YOLOv7 on Cityscapes with bbox cropping

Introduction

In this project, we aimed to enhance the quality of the dashcam and monitor videos without costly upgrades. Using object detection and super-resolution techniques, we explored identifying and improving the visual details of cars or persons within low-quality frames.

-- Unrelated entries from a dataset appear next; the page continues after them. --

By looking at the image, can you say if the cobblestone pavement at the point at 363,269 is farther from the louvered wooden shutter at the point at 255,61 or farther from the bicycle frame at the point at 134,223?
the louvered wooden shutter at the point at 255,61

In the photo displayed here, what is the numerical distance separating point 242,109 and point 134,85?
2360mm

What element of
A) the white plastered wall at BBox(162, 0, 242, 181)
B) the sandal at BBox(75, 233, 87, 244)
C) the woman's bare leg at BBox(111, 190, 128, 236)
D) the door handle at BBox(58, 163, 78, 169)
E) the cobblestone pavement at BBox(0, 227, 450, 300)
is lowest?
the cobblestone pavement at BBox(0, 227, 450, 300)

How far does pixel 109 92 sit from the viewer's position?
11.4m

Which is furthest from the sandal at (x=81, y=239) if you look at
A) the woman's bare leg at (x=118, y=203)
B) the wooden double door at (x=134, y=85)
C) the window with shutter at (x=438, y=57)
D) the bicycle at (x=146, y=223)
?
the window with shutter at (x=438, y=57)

We trained a YOLOv7 model on the Cityscapes dataset (convert to COCO format using cityscapes-to-coco-conversion) to detect objects of interest. Additionally, we incorporated Latent Diffusion Models (LDM) for super-resolution to further enhance the cropped regions.

Environment

  • Python 3.10.11
  • Pytorch 1.13.1
  • Torchvision 0.14.1
  • CUDA 11.7

Setup

  1. Clone the project and its submodules

    $ git clone --recurse-submodules https://github.com/ghnmqdtg/yolov7-on-cityscapes-with-bbox-cropping.git
  2. Go into the project folder

    $ cd yolov7-on-cityscapes-with-bbox-cropping
  3. Run ./scripts/setup_env.sh to setup the env.

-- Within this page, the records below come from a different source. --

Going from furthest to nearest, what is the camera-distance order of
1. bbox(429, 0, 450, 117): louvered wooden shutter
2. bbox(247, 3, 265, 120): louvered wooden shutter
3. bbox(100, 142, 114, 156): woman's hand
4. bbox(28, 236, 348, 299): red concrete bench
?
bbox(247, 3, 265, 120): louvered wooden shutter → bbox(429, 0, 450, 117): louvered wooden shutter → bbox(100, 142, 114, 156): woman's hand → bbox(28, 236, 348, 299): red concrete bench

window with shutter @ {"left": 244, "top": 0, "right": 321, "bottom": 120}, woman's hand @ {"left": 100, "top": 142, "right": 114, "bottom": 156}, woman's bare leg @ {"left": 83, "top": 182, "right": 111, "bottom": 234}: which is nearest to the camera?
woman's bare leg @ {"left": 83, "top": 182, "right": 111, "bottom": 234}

    $ sh scripts/setup_env.sh
    • Create a conda env named yolov7_with_cropping with python 3.10.11.

    • Install pytorch with cuda 11.7.

    • Install the dependencies.

  4. (Optional) Change VSCode interpreter path with ~/.conda/envs/yolov7_with_cropping/bin/python.

  5. Modify the ./scripts/setup_dataset.sh line 5 with your cityscapes username and password.

  6. Run ./scripts/setup_dataset.sh to setup the env; this takes some time.

    $ sh scripts/setup_dataset.sh
    • Download the dataset.

    • Use cityscapes-to-coco-conversion to generate bbox annotations of Cityscapes dataset using segmentation annotations. (Cityscapes has no bbox annotations).

    • Convert annotations from COCO format to YOLO format.

  7. Download the pretrained model and put it to ./yolov7 folder.

    $ wget https://github.com/ghnmqdtg/yolov7-on-cityscapes-with-bbox-cropping/releases/download/v0.1/yolov7_cityscapes.pt \
        -O ./yolov7/yolov7_cityscapes.pt

Test Interface

Test Interface

We provide web interface to test the model. You can use the following command to start the web server.

  1. Put your street view video in ./www, and rename it to street_view.mp4.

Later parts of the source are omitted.